1 standard deviation would be what one might call a "typical" amplitude for an event. I'm not convinced you'd want to go any lower than that, and I was going to suggest going higher than that in order to get a big signal (e.g. Maurice's experiment focused on the strongest ENSO events, probably equivalent to close to ~2 standard deviations). How did you get from your wind speed %'s to wind stress % changes?

[rmholmes]

Also, happy with just changing the winds for now, and see what happens. I guess air temperatures in the Arctic could be linked to long wave input in the Arctic as well, but since both are not correlated with the NAO index, happy to just change the winds for now.

I'm ok with this. I think it would be easier to justify modifying everything and it won't make a difference. But as long as when you setup your analysis and simulations its easy to swap in changes in all the other fields then go for it.

[dhruvbhagtani]

1 standard deviation would be what one might call a "typical" amplitude for an event. I'm not convinced you'd want to go any lower than that, and I was going to suggest going higher than that in order to get a big signal (e.g. Maurice's experiment focused on the strongest ENSO events, probably equivalent to close to ~2 standard deviations).

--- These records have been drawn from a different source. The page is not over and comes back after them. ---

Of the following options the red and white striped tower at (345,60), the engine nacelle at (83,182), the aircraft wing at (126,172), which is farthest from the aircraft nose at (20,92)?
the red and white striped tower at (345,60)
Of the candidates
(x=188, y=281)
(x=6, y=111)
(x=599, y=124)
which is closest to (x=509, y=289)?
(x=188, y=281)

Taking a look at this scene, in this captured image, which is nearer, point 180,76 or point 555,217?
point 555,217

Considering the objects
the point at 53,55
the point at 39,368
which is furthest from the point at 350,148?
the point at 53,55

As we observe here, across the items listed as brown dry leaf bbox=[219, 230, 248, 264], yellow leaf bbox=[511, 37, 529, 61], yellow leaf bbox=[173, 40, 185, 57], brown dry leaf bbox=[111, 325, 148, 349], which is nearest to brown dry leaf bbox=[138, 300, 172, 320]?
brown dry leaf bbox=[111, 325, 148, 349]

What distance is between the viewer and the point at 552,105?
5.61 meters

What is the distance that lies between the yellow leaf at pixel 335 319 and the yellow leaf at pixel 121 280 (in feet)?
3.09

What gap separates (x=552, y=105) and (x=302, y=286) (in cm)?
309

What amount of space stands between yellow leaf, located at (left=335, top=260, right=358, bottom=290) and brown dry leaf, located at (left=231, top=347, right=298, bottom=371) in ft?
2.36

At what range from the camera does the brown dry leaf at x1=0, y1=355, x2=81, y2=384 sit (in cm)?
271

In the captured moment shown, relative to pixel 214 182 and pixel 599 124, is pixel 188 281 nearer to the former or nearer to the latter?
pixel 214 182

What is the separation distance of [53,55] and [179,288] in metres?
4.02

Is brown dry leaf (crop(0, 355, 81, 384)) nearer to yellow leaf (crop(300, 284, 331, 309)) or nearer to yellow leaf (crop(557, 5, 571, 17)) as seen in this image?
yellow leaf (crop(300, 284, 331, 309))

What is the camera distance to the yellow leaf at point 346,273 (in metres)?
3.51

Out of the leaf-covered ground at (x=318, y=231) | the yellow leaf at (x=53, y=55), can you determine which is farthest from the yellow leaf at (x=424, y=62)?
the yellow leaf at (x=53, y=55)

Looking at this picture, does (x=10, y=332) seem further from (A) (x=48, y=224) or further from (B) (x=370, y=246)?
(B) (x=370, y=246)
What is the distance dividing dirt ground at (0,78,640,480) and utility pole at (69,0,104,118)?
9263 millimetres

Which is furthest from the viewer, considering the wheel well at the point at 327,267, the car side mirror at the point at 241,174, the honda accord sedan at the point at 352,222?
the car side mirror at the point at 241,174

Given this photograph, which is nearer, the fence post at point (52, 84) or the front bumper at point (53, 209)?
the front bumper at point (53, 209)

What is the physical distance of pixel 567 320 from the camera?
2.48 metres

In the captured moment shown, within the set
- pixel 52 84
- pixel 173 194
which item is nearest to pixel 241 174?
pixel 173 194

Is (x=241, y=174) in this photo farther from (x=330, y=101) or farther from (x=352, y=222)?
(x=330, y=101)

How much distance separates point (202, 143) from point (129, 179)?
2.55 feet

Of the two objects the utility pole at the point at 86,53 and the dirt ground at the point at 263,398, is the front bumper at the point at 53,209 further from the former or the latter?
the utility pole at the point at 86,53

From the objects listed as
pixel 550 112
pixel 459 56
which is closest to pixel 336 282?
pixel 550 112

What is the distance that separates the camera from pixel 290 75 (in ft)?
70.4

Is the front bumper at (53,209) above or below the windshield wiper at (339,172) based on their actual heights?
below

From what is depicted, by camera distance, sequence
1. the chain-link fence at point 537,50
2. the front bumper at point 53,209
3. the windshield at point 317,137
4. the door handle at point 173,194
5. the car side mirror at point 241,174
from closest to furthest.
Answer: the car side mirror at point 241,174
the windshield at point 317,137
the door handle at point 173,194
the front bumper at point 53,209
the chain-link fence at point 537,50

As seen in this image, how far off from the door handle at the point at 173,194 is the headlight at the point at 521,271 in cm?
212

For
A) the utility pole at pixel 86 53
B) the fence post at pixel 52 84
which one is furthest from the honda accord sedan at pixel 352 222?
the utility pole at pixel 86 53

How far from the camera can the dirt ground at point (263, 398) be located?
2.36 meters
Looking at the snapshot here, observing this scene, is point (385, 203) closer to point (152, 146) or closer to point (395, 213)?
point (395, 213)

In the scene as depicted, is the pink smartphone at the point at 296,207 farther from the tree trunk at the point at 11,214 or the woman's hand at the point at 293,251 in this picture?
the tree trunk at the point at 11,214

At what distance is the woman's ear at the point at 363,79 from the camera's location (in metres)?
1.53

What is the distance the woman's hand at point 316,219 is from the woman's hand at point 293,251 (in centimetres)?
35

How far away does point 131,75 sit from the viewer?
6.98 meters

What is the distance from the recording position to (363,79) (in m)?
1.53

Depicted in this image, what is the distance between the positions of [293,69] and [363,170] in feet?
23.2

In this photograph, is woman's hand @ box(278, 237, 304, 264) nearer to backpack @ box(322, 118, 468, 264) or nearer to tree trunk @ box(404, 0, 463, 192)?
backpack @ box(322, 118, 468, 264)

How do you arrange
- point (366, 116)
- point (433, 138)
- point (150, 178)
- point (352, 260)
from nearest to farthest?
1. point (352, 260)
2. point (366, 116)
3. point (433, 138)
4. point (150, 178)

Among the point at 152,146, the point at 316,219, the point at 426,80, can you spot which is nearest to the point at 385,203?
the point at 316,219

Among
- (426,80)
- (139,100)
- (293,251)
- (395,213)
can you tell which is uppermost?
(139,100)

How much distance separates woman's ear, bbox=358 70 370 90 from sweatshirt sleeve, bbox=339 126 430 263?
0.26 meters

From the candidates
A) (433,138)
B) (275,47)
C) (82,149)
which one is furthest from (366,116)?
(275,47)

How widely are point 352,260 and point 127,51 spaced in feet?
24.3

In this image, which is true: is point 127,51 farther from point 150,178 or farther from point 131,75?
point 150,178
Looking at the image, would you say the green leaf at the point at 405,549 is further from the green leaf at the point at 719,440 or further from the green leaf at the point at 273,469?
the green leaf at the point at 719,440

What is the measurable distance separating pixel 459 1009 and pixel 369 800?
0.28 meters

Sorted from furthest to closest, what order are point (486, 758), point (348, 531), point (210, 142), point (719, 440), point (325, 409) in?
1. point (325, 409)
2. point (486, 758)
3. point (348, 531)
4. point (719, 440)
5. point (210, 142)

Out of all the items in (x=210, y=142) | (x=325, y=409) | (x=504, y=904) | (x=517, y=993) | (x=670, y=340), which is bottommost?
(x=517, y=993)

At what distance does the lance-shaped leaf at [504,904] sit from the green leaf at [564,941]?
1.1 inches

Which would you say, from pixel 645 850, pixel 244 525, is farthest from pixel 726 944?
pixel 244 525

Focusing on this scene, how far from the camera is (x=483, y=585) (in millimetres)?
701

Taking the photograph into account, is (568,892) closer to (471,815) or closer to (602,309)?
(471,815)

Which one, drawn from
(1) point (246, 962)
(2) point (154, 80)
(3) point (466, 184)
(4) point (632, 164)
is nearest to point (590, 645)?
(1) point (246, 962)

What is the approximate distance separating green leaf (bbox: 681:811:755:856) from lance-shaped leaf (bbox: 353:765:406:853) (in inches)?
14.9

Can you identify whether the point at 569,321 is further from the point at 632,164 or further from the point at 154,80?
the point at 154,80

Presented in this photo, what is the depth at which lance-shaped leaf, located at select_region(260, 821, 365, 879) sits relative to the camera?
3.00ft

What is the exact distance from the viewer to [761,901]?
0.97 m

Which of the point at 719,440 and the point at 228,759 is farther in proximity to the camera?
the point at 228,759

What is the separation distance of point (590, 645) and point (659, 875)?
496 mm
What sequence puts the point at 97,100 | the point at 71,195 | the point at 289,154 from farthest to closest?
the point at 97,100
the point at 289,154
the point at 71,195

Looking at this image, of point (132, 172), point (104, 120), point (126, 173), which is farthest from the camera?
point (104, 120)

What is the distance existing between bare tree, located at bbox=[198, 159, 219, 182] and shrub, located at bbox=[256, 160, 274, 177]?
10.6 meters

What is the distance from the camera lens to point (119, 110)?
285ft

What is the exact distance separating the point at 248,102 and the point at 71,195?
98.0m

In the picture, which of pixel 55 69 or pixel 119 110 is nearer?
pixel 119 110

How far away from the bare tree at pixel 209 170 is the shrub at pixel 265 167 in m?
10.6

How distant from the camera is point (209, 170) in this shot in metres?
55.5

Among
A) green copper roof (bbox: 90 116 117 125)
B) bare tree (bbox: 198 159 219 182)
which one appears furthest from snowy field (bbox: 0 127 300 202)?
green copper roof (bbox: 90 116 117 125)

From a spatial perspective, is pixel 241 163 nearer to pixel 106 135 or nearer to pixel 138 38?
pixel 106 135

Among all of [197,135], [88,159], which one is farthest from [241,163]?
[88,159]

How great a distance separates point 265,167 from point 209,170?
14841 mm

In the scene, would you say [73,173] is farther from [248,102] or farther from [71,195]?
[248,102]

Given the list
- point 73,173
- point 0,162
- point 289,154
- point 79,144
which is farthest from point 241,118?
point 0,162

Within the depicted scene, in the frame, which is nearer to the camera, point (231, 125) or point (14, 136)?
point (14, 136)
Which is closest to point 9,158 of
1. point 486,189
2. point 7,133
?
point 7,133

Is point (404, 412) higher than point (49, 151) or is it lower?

My reasoning for choosing a lower value is that we are applying these perturbations throughout the year, whereas the high (>1 or <1) deviations we observe in the NAOi are monthly blips, which may not affect the gyre a lot.

How did you get from your wind speed %'s to wind stress % changes?

I used wind stress = density of air drag coefficient |u| * u to calculate percentage changes. Am I missing something (apart from assuming low surface ocean velocities compared to wind velocities)?

[rmholmes]

Re: SD. Ok that makes sense. Easy to change later :).

Did you include the mean winds in that calculation? I'm just surprised that the wind stress % anomalies are larger than the wind speed anomalies - or maybe I shouldn't be...

[dhruvbhagtani]

Yes I did include mean winds the calculations, it was a back of an envelope calculation like: u_ctrl = 5 -> wind stress = rho Cd 25 u_positiveNAO = 7 -> wind stress = rho Cd 49

change in u -> 40%, change in wind stress -> ~100%

[dhruvbhagtani]

After testing a few things, I will start the RYF simulations with:

1. std = +-0.75
2. changing forcing for all variables (sorry I know we've been going back and forth but after writing down the pros and cons, I realised this is the better approach).

[dhruvbhagtani]

A small setback -- while preparing the RYF forcing variables, I was also preparing to resume the OM4 already run for 95 years on ik11. I checked that it has equilibrated quite well in those 95 years. To run it further, I need the same .exe file that was used to run ik11's OM4, which I can't find anywhere. I talked to Angus (since the ik11's OM4 uses his .exe), but he doesn't have it. To test whether the .exe in the GitHub repo (https://github.com/COSIMA/mom6-om4-025/tree/master) and in the ik11's OM4's are the same, I resumed ik11's OM4 using the .exe. mentioned in the GitHub repo, but I observe significant changes from equilibrium in those 5 years. So, I would prefer running the control experiment from scratch. This does put us about 12 days behind.